### TASK LIST
a) In the apple recipe below, how long should the dough rest after it is kneaded?
b) Write the next steps of the apple recipe below, picking up after its final instruction.

### SOURCE PASSAGE
****************
• Cooking Time: 45
  • Servings: 14
  • Preparation Time: 90


Note: a good substitute for making the dough is frozen puff pastry or phyllo dough.


  • 3 cups all-purpose flour
  • ½ tsp salt
  • ½ cup butter
  • 1 egg
  • ⅔ cup lukewarm water
  • 2 tbsp butter, melted
  • ⅔ cup granulated sugar
  • 2 tsp cinnamon
  • 6 cups Granny Smith apples, peeled, sliced
  • ½ cup raisins
  • 1 egg white, beaten to a stiff
  • Powdered sugar


  • Stir flour and salt, cut in ½ cup of whole butter until crumbly.
  • Mix the egg and water, add to flour.
  • Knead dough for 4 minutes and cut into half.
  • Let dough rest for 1 hour.
  • Sprinkle a countertop with flour or cover a large table with a plastic covered tablecloth and sprinkle with flour.
****************
### EXTRACTED ENTRIES
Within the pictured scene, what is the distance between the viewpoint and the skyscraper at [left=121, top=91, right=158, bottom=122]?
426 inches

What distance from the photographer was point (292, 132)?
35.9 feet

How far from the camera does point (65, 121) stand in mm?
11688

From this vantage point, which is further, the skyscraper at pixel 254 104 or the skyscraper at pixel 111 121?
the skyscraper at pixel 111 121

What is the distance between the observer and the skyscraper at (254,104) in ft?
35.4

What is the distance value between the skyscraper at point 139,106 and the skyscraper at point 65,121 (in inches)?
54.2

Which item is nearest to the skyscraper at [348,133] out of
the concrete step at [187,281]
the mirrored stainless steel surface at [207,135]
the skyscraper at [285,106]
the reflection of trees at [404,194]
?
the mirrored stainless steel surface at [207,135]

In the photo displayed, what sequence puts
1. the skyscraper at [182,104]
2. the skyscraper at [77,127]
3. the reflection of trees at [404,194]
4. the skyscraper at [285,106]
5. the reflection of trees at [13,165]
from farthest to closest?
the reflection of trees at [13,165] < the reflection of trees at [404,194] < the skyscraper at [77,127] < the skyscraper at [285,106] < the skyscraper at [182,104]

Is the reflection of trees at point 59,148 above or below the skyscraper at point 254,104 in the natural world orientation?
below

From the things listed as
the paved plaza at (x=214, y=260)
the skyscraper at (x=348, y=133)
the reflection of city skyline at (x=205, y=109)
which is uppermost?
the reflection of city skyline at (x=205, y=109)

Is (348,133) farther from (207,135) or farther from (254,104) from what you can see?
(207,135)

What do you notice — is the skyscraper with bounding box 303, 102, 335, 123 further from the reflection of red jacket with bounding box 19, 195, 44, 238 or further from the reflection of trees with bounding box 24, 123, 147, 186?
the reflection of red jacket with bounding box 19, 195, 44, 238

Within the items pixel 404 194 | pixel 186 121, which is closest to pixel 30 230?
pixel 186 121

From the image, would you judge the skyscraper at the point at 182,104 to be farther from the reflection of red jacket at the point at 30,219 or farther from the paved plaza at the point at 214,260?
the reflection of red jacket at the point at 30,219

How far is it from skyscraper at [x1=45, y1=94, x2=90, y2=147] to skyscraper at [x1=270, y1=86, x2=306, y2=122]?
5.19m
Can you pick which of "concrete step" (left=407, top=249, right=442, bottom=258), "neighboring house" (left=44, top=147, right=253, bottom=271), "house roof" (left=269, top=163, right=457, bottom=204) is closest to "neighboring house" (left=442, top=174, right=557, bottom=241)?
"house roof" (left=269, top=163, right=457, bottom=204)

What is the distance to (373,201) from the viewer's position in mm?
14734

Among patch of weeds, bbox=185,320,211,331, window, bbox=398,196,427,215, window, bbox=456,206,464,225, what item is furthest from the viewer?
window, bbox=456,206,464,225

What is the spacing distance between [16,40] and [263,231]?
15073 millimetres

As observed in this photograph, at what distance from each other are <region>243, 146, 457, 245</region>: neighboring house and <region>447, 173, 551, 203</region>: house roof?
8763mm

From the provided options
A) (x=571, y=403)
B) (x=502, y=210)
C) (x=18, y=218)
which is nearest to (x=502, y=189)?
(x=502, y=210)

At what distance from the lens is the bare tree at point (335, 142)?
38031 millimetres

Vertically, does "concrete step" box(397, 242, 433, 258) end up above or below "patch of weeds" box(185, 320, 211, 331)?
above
****************
### WRITTEN ANSWERS
a) 1 hour

b)
  • Roll half of the dough to a 20-inch square.
  • Brush with 2 tablespoons of melted butter.
  • Starting from the middle of the dough, work underneath dough using back of your hands and stretch from one corner to the next until dough is paper-thin.
  • Brush with more melted butter.
  • Mix sugar and cinnamon.
  • Trim edges of dough; put half the apples along the center of the dough.
  • Sprinkle with half the sugar/cinnamon mixture and ½ cup of the raisins.
  • Fold the dough over the filling, sealing both ends.
  • Place on a lightly greased baking pan.
  • Brush the top with the egg whites
  • Bake strudel at 350° F for about 45 minutes.
  • Cool strudel to room temperature and sprinkle with powdered sugar.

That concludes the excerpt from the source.